E.T. the Extra-Terrestrial (1982)

Director: Steven Spielberg
Screenwriter: Melissa Mathison
Cast: Henry Thomas, Robert MacNaughton, Drew Barrymore, Dee Wallace, Peter Coyote
Nominations: Picture, Director – Steven Spielberg, Original Screenplay, Cinematography, Editing, Score (original), Sound, Sound Effects Editing, Visual Effects
Wins: Score (original), Sound, Sound Effects Editing, Visual Effects

It has nothing to do with the actual film, but one of my earliest memories of E.T. is the green guard panel on the VHS tape.  The green served no functional purpose for the tape, of course, yet more than 30 years later I still remember knowing that when my mom grabbed the tape with green that we were in for a good time: we were going to watch E.T.  And still, 30 years later, I’m just as caught up in the film’s enchanting fantasy and charm as I was back then. 

Above all, even though it definitely is a product of the early 1980s, E.T. is incredibly timeless.  The story as is could have easily taken place in 2020 or 1950 and very little—if anything—would seem out of place or severely anachronistic.  Kids have ridden and still ride their bikes, siblings have picked on and still pick on siblings, parents have gotten and still get divorced, and people working for unnamed government organizations have had and still should have their motives questioned.  And most importantly, friendships can transcend any and all kinds of differences, even those of the intergalactic variety.  There’s so much relatability throughout the film that its universal critical acclaim and audience love comes as no surprise.

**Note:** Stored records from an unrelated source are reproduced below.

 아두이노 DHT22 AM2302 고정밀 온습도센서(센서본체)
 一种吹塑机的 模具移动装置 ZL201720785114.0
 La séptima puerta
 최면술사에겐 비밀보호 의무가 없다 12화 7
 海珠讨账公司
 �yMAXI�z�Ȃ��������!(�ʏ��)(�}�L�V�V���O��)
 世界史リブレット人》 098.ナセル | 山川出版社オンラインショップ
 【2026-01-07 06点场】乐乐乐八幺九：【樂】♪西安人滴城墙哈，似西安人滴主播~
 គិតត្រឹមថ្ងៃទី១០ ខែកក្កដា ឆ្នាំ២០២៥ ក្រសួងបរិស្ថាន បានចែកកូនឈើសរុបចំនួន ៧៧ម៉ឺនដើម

I think one reason the film has had a long-lasting emotional impact across three generations is grounded in E.T. himself (Spielberg has said that E.T. is genderless, but because everyone in film calls E.T. he/him/his I’m going with those identifiers).  For all intents and purposes, E.T. is real.  He was physically in his scenes, interacting with others, looking at and touching objects, waddling about, and so on.  Watching the film, it becomes difficult to see E.T. as a prop or special effect: it’s because of that that we care about him.  The man responsible for creating E.T., Carlo Rambaldi, summed up the power of having the alien be a tangible creation:

If Spielberg were to film E.T. today using the latest technology I’m not sure it would be a hit because the techniques they’re using at the moment couldn’t reproduce the tender expression of E.T.’s eyes, for example.  The secret of creating what technology is unable to express lies in the work of the artisan, who is able to develop characteristics that touch our deepest emotions.

Carlo Rambaldi

For evidence of what Rambaldi means just look at the CG E.T. added to the 20th anniversary extended version of the film and try to muster the slightest bit of interest in it.  (I strongly recommend not to watch that version, but that might not be an issue considering the DVD is no longer in circulation.) 

Digging deeper into the film’s themes, the religious metaphors and symbolism are impossible to ignore—especially regarding Jesus and Christianity.  E.T. is sent to Earth, performs miracles, gains disciples, dies, is resurrected, and ascends to the heavens, leaving a lasting impact on the lives he encountered.  On top of that, he is the ultimate epitome of goodness, tenderness, and understanding.  Some folks have a “What would Jesus do?” bumper sticker; I’d be more inclined to slap on a “What would E.T. do?” sticker.

Overall, though, what I love most about E.T. is its magic.  Whether it’s making clay balls spin like planets or healing Elliot’s cut with his glowing finger, everything about E.T. is spellbinding.  His large, kind and welcoming eyes draw us in to the power of accepting the unknown and strange; he’s just as interested in us as we are in him.  And honestly, who among us didn’t imagine being the one E.T. came to?  To help with his machine?  To fly on your bike with him in the basket?  The film’s wholesomeness induces wonderful nostalgia and longing to be a child again, because as a child, anything is possible—even making friends with a squat, brown, and loving alien creature.